Estimating surface sulfur dioxide concentrations from satellite data over eastern China: Using chemical transport models vs. machine learning

Abstract

Sulfur dioxide (SO2) is an important air pollutant that contributes to negative health effects, acid rain, and aerosol formation and growth. SO2 has been measured using ground-based air quality monitoring networks, but routine monitoring sites are predominantly in urban areas, leaving large gaps in the network in less populated locations. Previous studies have used chemical transport models (CTMs) or machine learning (ML) techniques to estimate surface SO2 concentrations from satellite vertical column densities, but their performance has never been directly compared. In this study, we estimated surface SO2 concentrations using Ozone Monitoring Instrument (OMI) retrievals over eastern China from 2015–2018 utilizing GEOS-Chem CTM simulations and an extreme gradient boosting ML model. For the first time, we quantified methodological uncertainties for both methods and directly compared their performance on the same truth dataset. The surface concentrations estimated from the CTM-based method had similar spatial distributions (r = 0.58) and temporal variations compared to the in situ measurements but were underestimated (slope = 0.24; RPE = 75 %) and had worsening performance over time.

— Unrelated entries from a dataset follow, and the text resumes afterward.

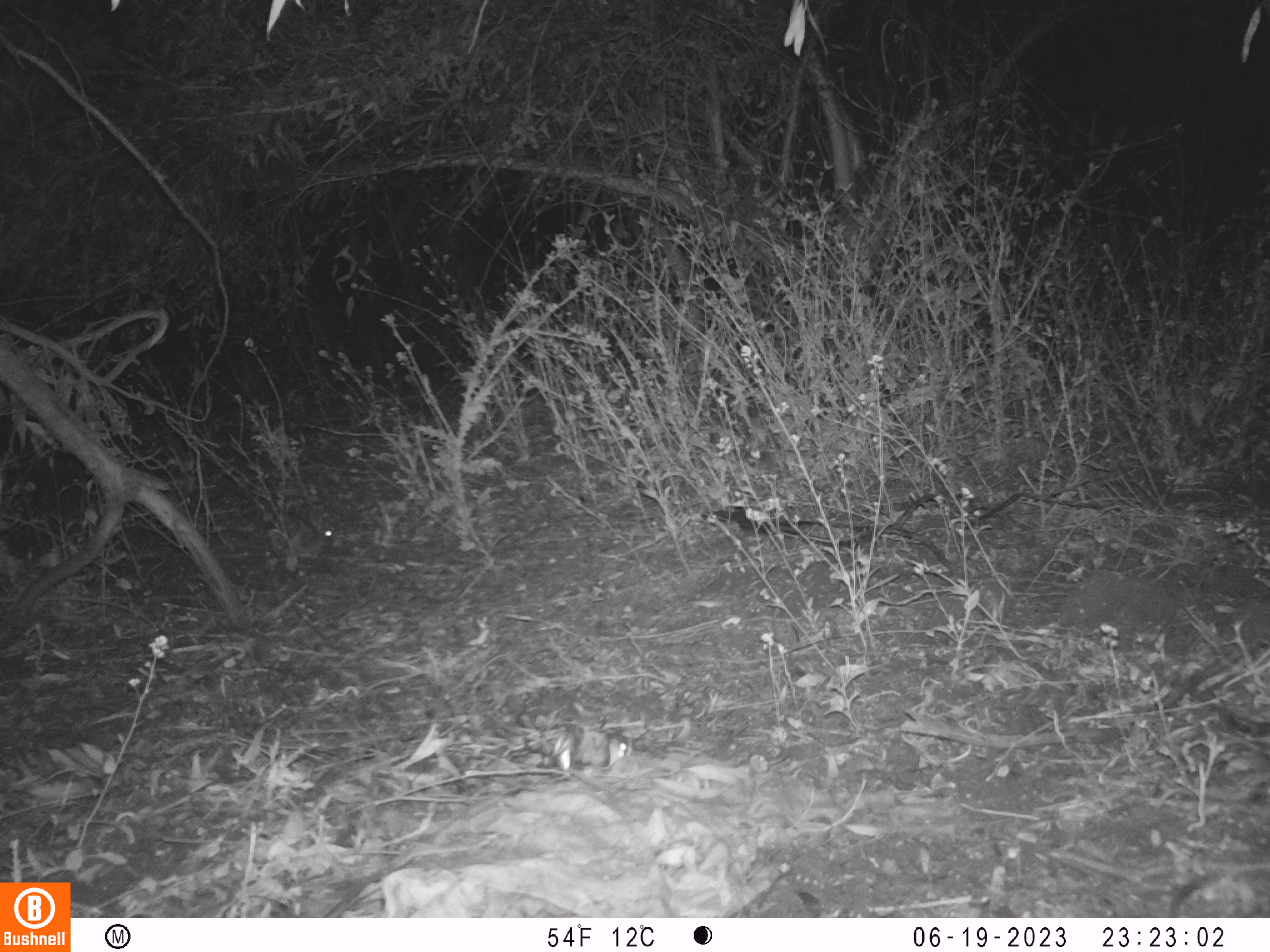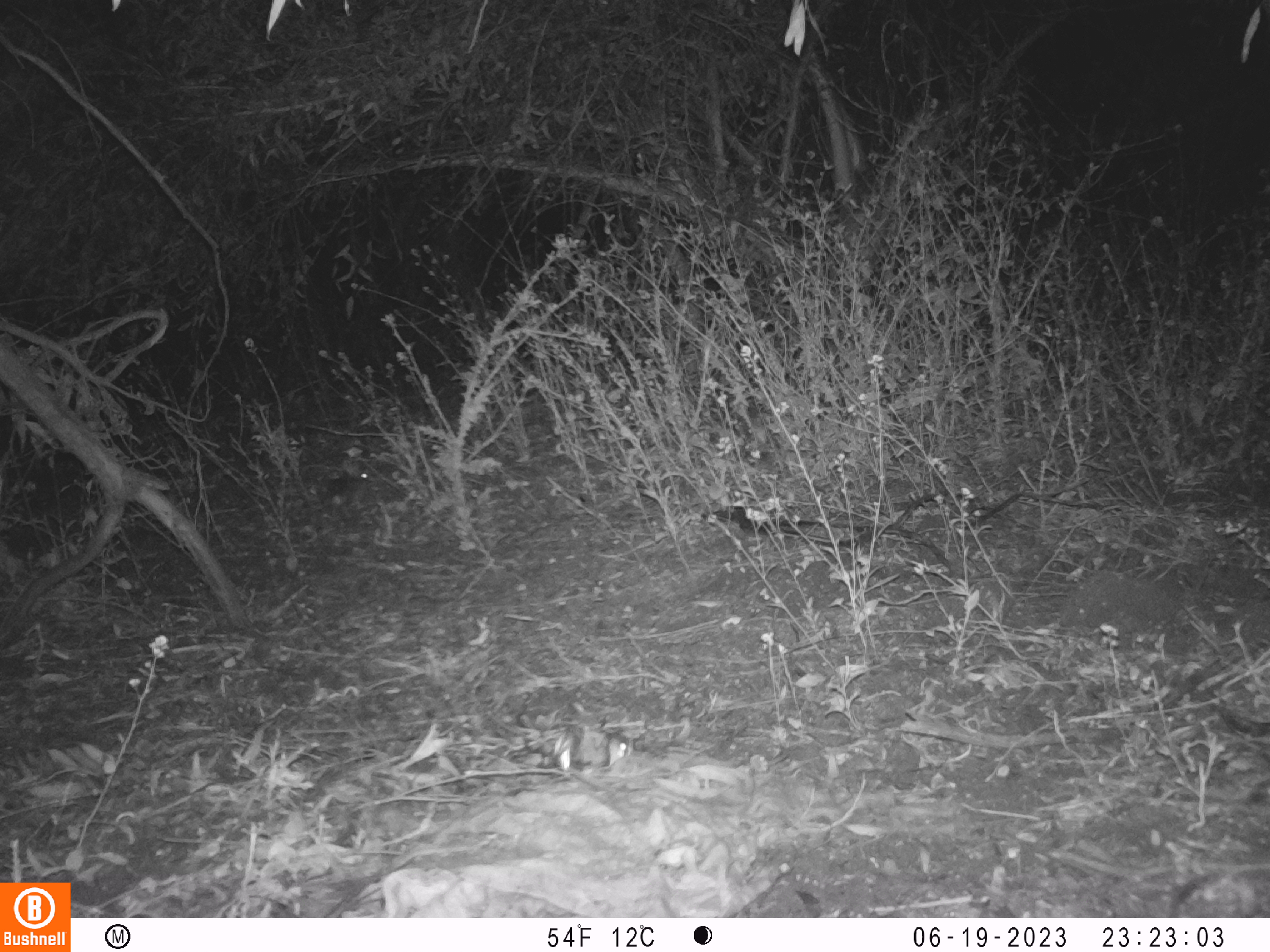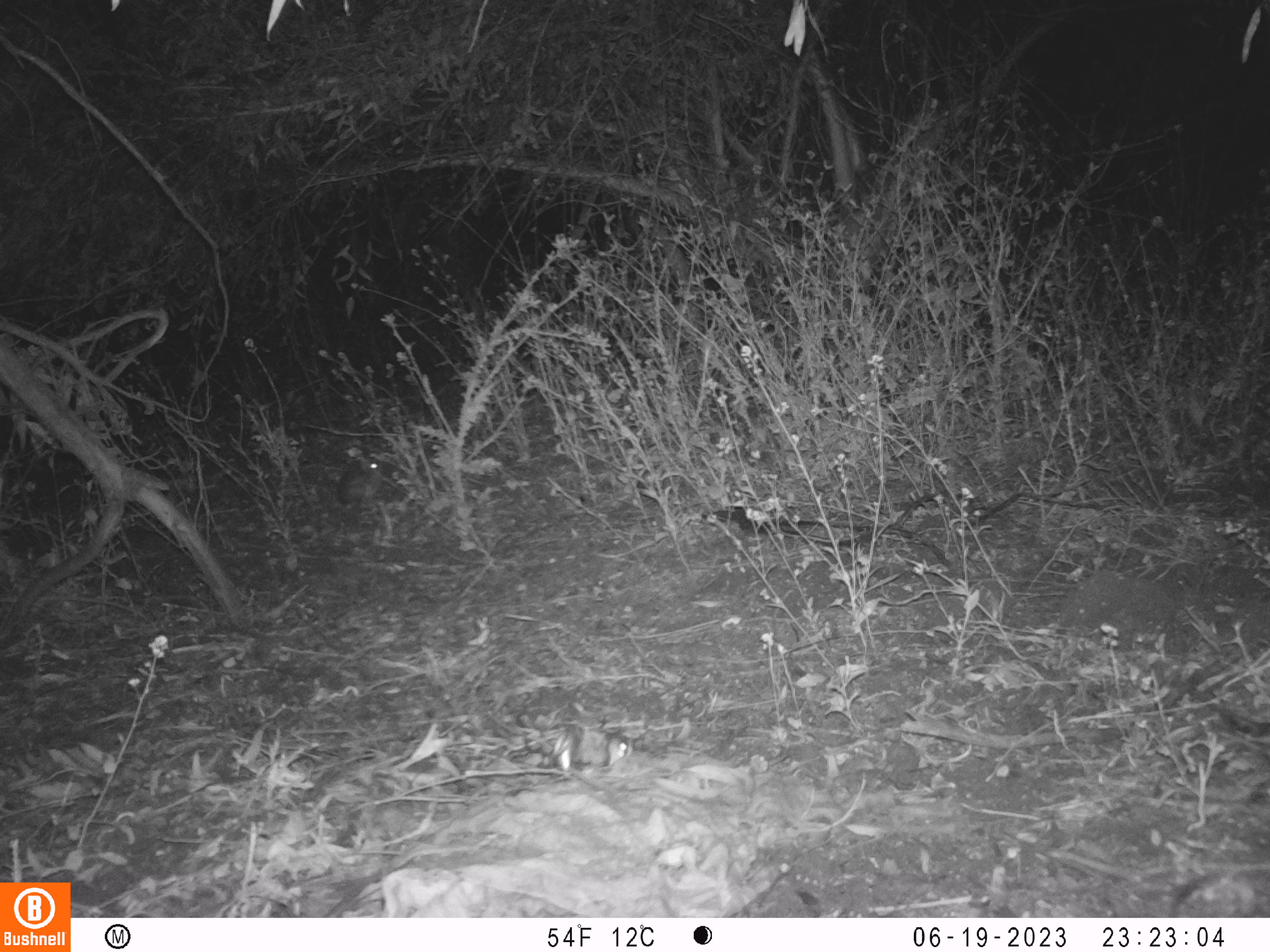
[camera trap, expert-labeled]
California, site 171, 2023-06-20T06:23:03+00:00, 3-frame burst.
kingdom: Animalia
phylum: Chordata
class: Mammalia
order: Lagomorpha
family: Leporidae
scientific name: Leporidae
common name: rabbit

The ML-based method produced more accurate spatial distributions (r = 0.77) and temporal variations with a smaller discrepancy (slope = 0.69; RPE = 30 %) and stable performance over time. Despite the higher accuracy of the ML-based method at the monitoring sites, the CTM-based method produced more reasonable gridded spatial distributions over areas without monitoring data. These results suggest that satellite data could be a reliable way to estimate global SO2 concentrations to parameterize other chemical processes in the atmosphere.